Retype each of the lines below character for character, keeping their order and line breaks unchanged.

┌─ Data excerpts

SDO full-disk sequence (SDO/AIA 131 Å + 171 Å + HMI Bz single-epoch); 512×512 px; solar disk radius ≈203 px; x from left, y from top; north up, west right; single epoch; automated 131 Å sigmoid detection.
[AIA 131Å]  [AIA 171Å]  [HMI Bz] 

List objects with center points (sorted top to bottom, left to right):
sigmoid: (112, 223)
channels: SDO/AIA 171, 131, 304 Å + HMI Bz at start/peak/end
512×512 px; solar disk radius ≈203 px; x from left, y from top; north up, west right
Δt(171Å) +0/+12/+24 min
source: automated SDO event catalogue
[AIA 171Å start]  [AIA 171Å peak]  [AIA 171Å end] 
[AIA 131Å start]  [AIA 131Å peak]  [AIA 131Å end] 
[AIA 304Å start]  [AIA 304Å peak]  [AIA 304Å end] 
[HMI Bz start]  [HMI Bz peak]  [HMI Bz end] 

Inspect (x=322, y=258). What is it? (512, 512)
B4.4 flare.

└─

• Output:
SDO full-disk sequence (SDO/AIA 131 Å + 171 Å + HMI Bz single-epoch); 512×512 px; solar disk radius ≈203 px; x from left, y from top; north up, west right; single epoch; automated 131 Å sigmoid detection.
[AIA 131Å]  [AIA 171Å]  [HMI Bz] 

List objects with center points (sorted top to bottom, left to right):
sigmoid: (112, 223)
channels: SDO/AIA 171, 131, 304 Å + HMI Bz at start/peak/end
512×512 px; solar disk radius ≈203 px; x from left, y from top; north up, west right
Δt(171Å) +0/+12/+24 min
source: automated SDO event catalogue
[AIA 171Å start]  [AIA 171Å peak]  [AIA 171Å end] 
[AIA 131Å start]  [AIA 131Å peak]  [AIA 131Å end] 
[AIA 304Å start]  [AIA 304Å peak]  [AIA 304Å end] 
[HMI Bz start]  [HMI Bz peak]  [HMI Bz end] 

Inspect (x=322, y=258). What is it? (512, 512)
B4.4 flare.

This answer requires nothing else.